A further approach is a dual potassium + calcium channel blocker in Phase 2 trial. Compounds in this class are thought to have less risk of being pro-arrhythmic, which would make them valuable alternatives.
Also in Phase 2 trials are a 5HT₄ receptor antagonist, another class 3 compound and an indirect thrombin inhibitor, which is being evaluated for its ability to prevent stroke in patients with AF. Another ATP-dependent potassium channel blocker is in Phase 2 trial in ventricular arrhythmia. One research group has a selective adenosine A₁ receptor agonist in Phase 3 trial in PSVT and in Phase 2 trial for AF.
Blocking the angiotensin-2 type 1 receptor has been observed to reduce the incidence of episodes of AF in patients with paroxysmal disease and several of the medications of the angiotensin receptor blockers class already available for use to treat hypertension are now being explored for their possible use in AF.
Compounds are being studied in paroxysmal AF, for AF prevention and prevention of cardiac remodelling in those at risk of AF and for the reduction of recurrence in patients who have been treated for persistent atrial fibrillation.
At the Phase 2 stage, there are compounds in development as an alternative to existing anticoagulants for the prevention of stroke in AF. Also new at Phase 2 is a molecule which works by a process known as gap junction modulation and is the first potential anti-arrhythmic to use this approach.
Human embryonic stem (ES) cells may open another avenue in cardiac arrhythmia research.
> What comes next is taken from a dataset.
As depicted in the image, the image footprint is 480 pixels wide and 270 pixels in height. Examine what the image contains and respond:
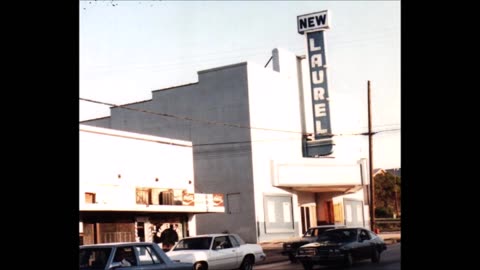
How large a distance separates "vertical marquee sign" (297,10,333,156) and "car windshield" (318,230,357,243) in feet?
60.7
ES cells are pluripotent cells capable of developing into specific cell types of all three germ layers including heart muscle cells (cardiomyocytes).
Ongoing research is focused on optimising the differentiation of human ES cells into cardiomyocytes and characterisation of the resulting cardiomyocytes. Ultimately, these cells could have tremendous potential for cell-based therapies and could also provide useful cell culture models for a variety of basic research in cardiac arrythmia.
Research in arrhythmias remains difficult and none of the compounds discussed above is likely to bring a radical shift in treatment. However, continuing incremental steps and improvements in effectiveness and tolerability are bringing worthwhile progress in the treatment of these difficult heart conditions.